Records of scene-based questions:
########################################
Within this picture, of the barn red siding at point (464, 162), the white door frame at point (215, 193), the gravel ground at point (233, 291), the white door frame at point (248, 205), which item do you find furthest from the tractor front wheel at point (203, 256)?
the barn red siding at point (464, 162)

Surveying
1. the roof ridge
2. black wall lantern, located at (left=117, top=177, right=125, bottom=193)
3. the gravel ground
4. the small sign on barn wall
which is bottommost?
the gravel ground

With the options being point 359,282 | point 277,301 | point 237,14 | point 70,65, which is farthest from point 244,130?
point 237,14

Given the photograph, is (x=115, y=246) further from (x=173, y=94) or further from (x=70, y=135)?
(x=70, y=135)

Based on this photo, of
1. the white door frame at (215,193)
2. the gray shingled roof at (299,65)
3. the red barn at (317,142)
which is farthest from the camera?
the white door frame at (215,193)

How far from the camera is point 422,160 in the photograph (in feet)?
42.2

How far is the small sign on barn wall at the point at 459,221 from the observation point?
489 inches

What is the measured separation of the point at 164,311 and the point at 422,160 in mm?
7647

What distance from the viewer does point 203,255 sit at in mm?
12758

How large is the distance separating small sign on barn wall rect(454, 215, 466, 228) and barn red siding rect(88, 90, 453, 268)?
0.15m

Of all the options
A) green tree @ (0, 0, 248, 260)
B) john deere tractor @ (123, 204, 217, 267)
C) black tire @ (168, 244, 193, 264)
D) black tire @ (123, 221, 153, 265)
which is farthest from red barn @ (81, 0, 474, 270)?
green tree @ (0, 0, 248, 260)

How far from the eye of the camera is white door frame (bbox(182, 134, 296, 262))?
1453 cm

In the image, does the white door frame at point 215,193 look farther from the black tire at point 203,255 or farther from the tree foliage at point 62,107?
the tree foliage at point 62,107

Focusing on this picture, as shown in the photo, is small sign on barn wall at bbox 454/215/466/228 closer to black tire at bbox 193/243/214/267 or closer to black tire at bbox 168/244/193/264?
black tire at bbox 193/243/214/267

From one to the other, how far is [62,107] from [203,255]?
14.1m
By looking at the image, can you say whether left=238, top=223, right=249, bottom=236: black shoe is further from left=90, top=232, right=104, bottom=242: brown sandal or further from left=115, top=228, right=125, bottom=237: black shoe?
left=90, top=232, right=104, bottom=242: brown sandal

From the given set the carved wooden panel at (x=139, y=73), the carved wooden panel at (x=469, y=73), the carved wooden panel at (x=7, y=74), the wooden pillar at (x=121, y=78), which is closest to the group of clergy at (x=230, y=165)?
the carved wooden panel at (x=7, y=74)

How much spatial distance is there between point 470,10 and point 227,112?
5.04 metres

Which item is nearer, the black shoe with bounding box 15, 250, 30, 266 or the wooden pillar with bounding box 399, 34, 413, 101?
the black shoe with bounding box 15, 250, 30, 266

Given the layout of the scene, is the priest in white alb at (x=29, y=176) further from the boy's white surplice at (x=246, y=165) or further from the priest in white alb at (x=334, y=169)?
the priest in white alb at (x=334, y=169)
########################################
Can you reproduce all the material exactly?

Within this picture, of the barn red siding at point (464, 162), the white door frame at point (215, 193), the gravel ground at point (233, 291), the white door frame at point (248, 205), which item do you find furthest from the tractor front wheel at point (203, 256)?
the barn red siding at point (464, 162)

Surveying
1. the roof ridge
2. black wall lantern, located at (left=117, top=177, right=125, bottom=193)
3. the gravel ground
4. the small sign on barn wall
which is bottommost?
the gravel ground

With the options being point 359,282 | point 277,301 | point 237,14 | point 70,65, which is farthest from point 244,130?
point 237,14

Given the photograph, is (x=115, y=246) further from (x=173, y=94) or further from (x=70, y=135)?
(x=70, y=135)

Based on this photo, of
1. the white door frame at (215,193)
2. the gray shingled roof at (299,65)
3. the red barn at (317,142)
which is farthest from the camera?
the white door frame at (215,193)

How far from the camera is point 422,160 in the photograph (in feet)?
42.2

How far is the small sign on barn wall at the point at 459,221 from the observation point?
489 inches

What is the measured separation of the point at 164,311 and the point at 422,160 in mm?
7647

What distance from the viewer does point 203,255 sit at in mm?
12758

How large is the distance separating small sign on barn wall rect(454, 215, 466, 228) and barn red siding rect(88, 90, 453, 268)?
0.15m

Of all the options
A) green tree @ (0, 0, 248, 260)
B) john deere tractor @ (123, 204, 217, 267)
C) black tire @ (168, 244, 193, 264)
D) black tire @ (123, 221, 153, 265)
which is farthest from red barn @ (81, 0, 474, 270)?
green tree @ (0, 0, 248, 260)

How far from the eye of the camera is white door frame (bbox(182, 134, 296, 262))?
1453 cm

In the image, does the white door frame at point 215,193 look farther from the black tire at point 203,255 or farther from the tree foliage at point 62,107?
the tree foliage at point 62,107

Focusing on this picture, as shown in the photo, is small sign on barn wall at bbox 454/215/466/228 closer to black tire at bbox 193/243/214/267 or closer to black tire at bbox 168/244/193/264?
black tire at bbox 193/243/214/267

From one to the other, how far is [62,107] from [203,255]?
14.1m
By looking at the image, can you say whether left=238, top=223, right=249, bottom=236: black shoe is further from left=90, top=232, right=104, bottom=242: brown sandal or further from left=115, top=228, right=125, bottom=237: black shoe?
left=90, top=232, right=104, bottom=242: brown sandal

From the given set the carved wooden panel at (x=139, y=73), the carved wooden panel at (x=469, y=73), the carved wooden panel at (x=7, y=74), the wooden pillar at (x=121, y=78), which is closest to the group of clergy at (x=230, y=165)?
the carved wooden panel at (x=7, y=74)

How much spatial distance is there between point 470,10 and point 227,112?
5.04 metres

Which item is nearer, the black shoe with bounding box 15, 250, 30, 266 or the wooden pillar with bounding box 399, 34, 413, 101?
the black shoe with bounding box 15, 250, 30, 266

Given the layout of the scene, is the priest in white alb at (x=29, y=176) further from the boy's white surplice at (x=246, y=165) or further from the priest in white alb at (x=334, y=169)?
the priest in white alb at (x=334, y=169)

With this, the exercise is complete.